# Finally got a break in the heat



## Jack "Pappy" Lewis (Jun 20, 2016)

It has been so hot here & I have been so sick but both are beginning to subside, so i made it to the shop. Had time to finish this one for the wife. It is Damascus but she liked the polished look better, Snakewood with holly spacers 12" of meat cutting terror! She loved it now i got to make it's lil' brother....

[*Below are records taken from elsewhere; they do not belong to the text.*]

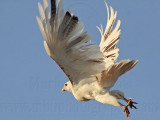 _MG_5808 Leucistic Red-tailed Hawk.jpg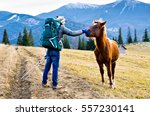 tourist meets a horse in the... | Shutterstock . vector #557230141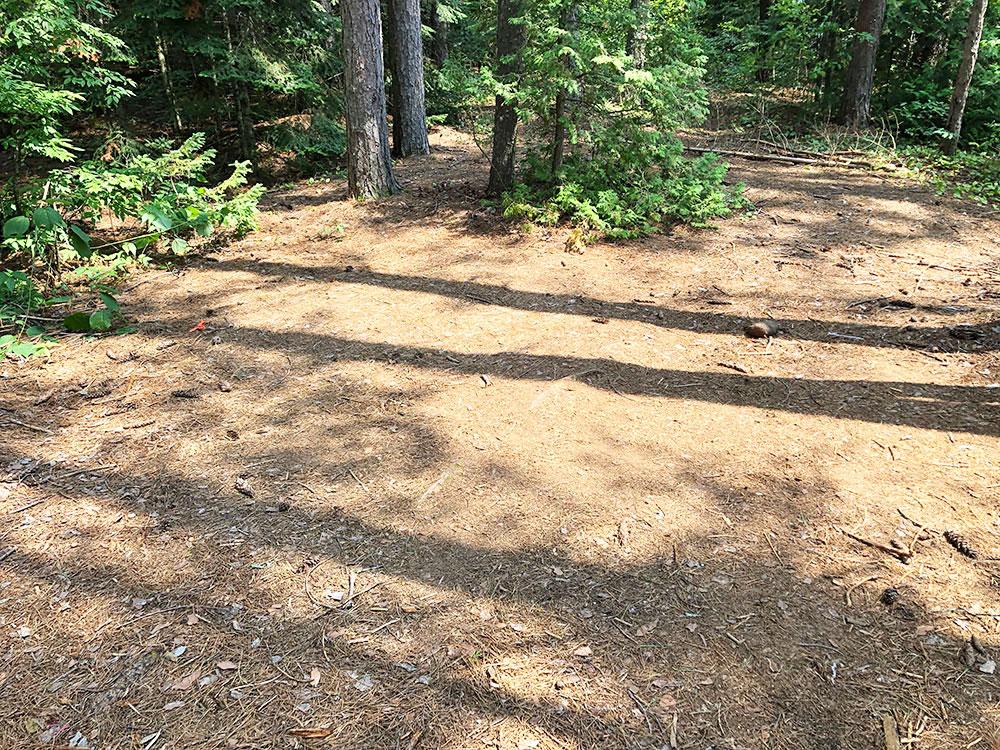 Ryan Lake Algonquin Park Campsite 11 tent spot 2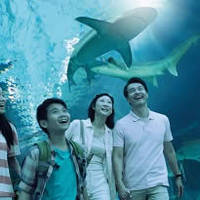 Read more about RWS 44% OFF S.E.A. Aquarium & Adventure Cove Waterpark Promo 18 Aug - 30 Nov 2014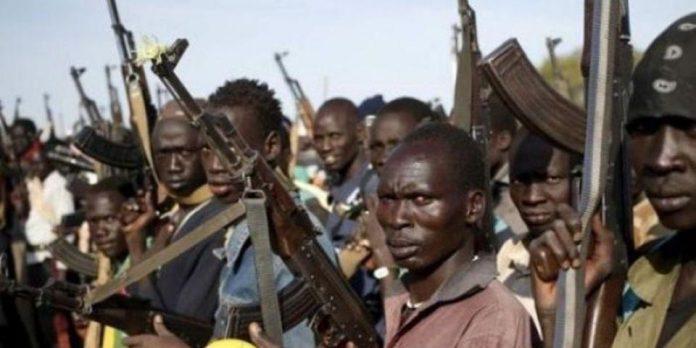 Zamfara Students Regain Freedom From Armed Fulani Terrorists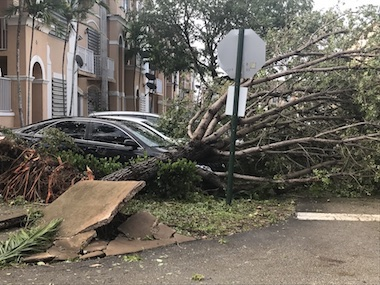 Tree Fell on Car in Miami Lakes Shoma Homes After Hurricane Irma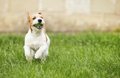 Smiling happy pet dog puppy playing with a ball - PhotoDune Item for Sale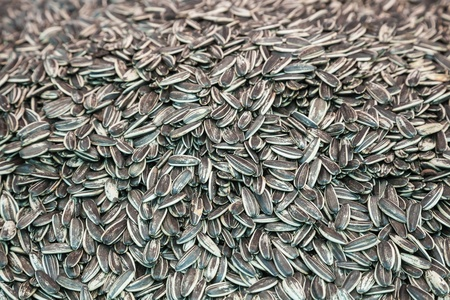 sunflower seed: Close up of sunflower seed Stock Photo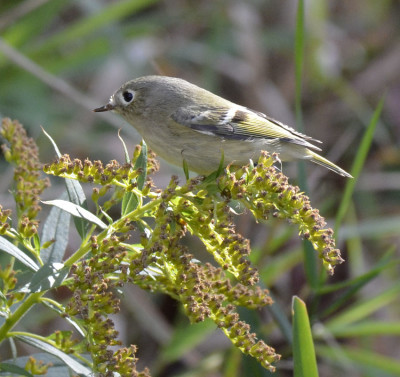 Photo of Ruby Crowned Kinglet peace atop Goldenrod on NaturalCrooksDotCom
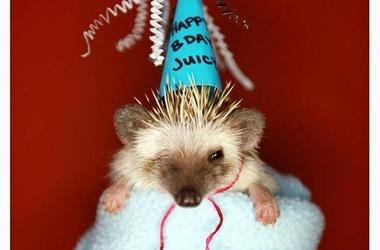 картинки с днем рождения с ежиком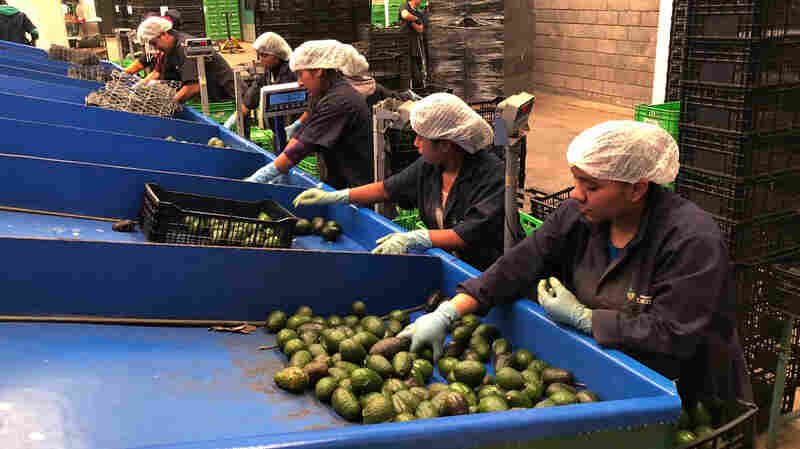 Blood Avocados No More: Mexican Farm Town Says It's Kicked Out Cartels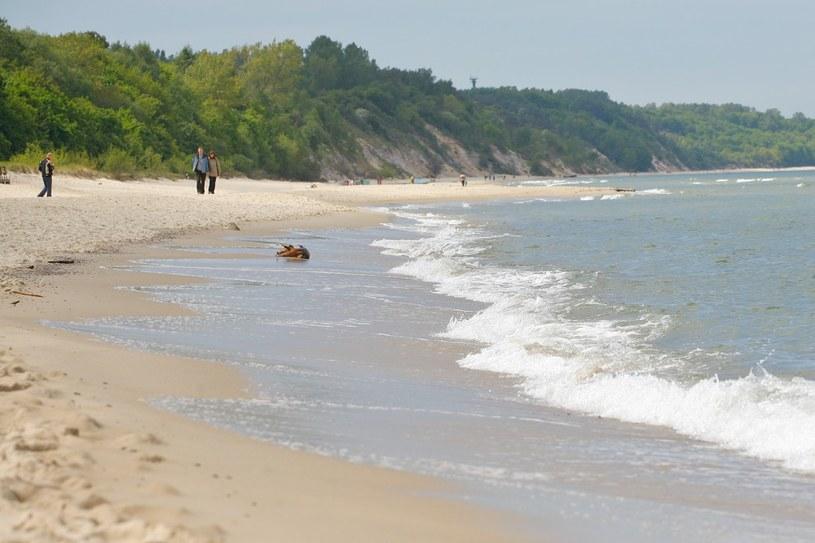 Plaża we Władysławowie jest pięknie położona, otacza ją sosnowy las, a brzeg na całej długości jest bardzo różnorodny /East News
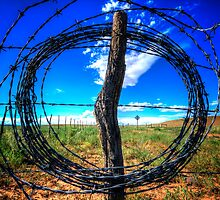 Circle Wire by Bob Larson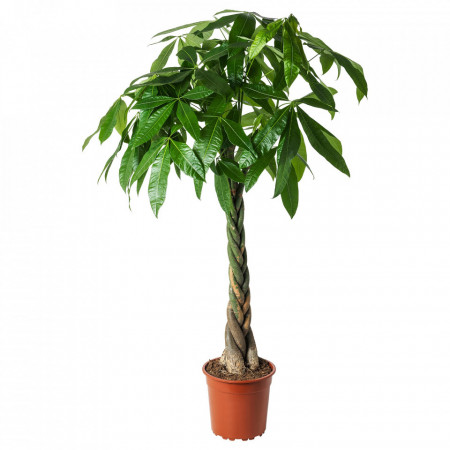 Pachira Copacul banilor 120cm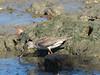 Terek Sandpiper with fish-2954072858-O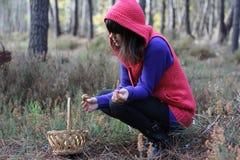 Searching mushrooms Royalty Free Stock Image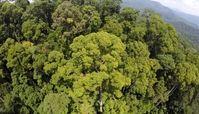 بلندترین درخت گرمسیری جهان کشف شد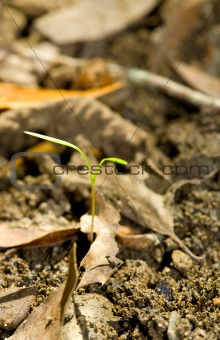 Tiny Sprout Emerges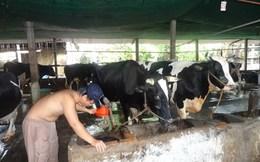 Nguy cơ giảm giá thu mua sữa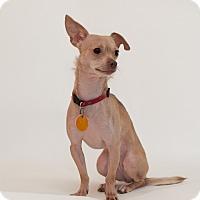 Adopt A Pet :: Lilly - Dayton OH - Dayton, OH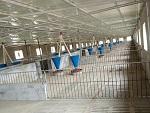 山西太原猪场育肥料线「金福临」养猪自动化料线/求购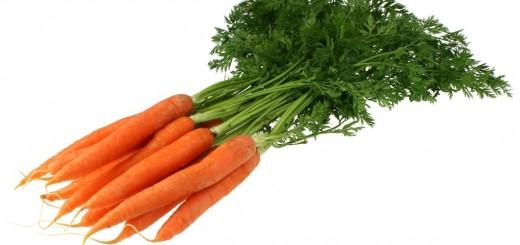korenje, zdravilna zelenjava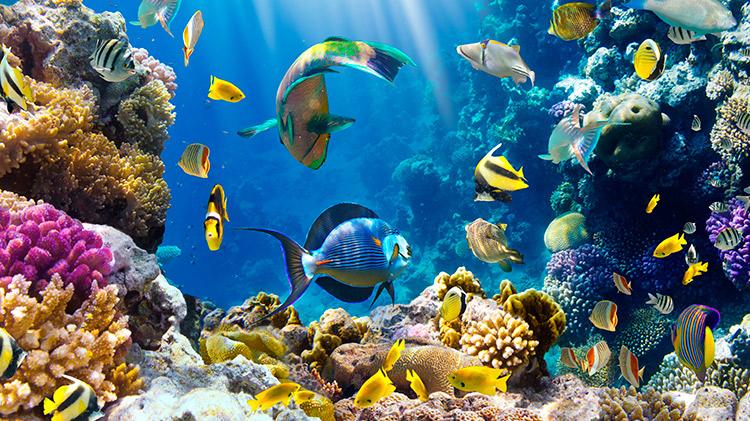 Curso online de cuidados de peces y acuarios for Cuidado de peces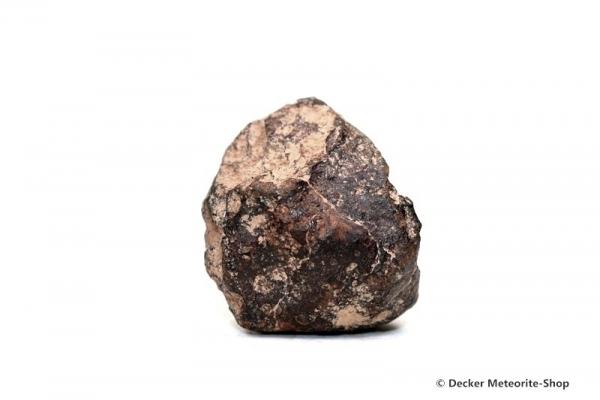 Gold Basin Meteorit - 18,30 g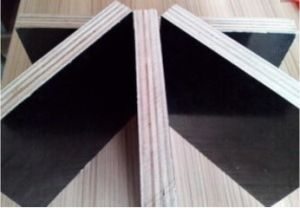 Film Faced Poplar/Birch Combi Plywood for Building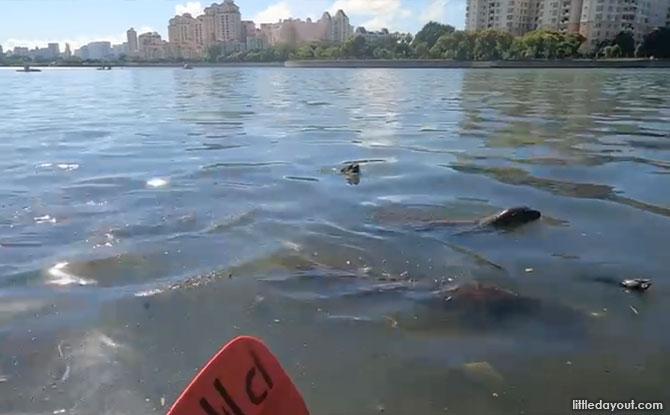 Kayaking And Otters at the Marina Bay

Reactions: Like 2 | EyeCandy! 7 | Way Cool 1


----------



## Nature Man (Jun 20, 2016)

Simply divine! Can't see the Holly though. Chuck

Reactions: Agree 2


----------



## Tony (Jun 20, 2016)

Beautiful knife Pappy! Tony


----------



## ironman123 (Jun 20, 2016)

A OK


----------



## NYWoodturner (Jun 20, 2016)

Nice knife Pappy. Shame she wants damascus polished but you know what they say... Happy wife happy life!  I think you mage the right decision.


----------



## Strider (Jun 21, 2016)

Nice! There is no better gift! There is something shining in their eye when they start using, start whittling...gives them some kind of satisfaction. I like that! :) What did you coat the snakewood with?


----------



## Jack "Pappy" Lewis (Jun 22, 2016)

the snakewood has Mylands friction polish over Renaissance wax...I am sorry about pic with the holly showing...LOL


----------



## robert flynt (Jun 22, 2016)

Nice pappy. You need to go to Sam's and buy one of those squirrel cage fans if they still have any. Those thing will blow you out of your socks! I love mine.


----------



## Jack "Pappy" Lewis (Jun 22, 2016)

this is what it looked like before......

Reactions: Way Cool 1


----------



## robert flynt (Jun 24, 2016)

I've seen that diamond pattern created by putting a piece of expanded metal on top of a red hot billet of damascus and striking it with a power hammer. Brad Vice, Alabama Damascus makes it. Very unusual and nice pattern.


----------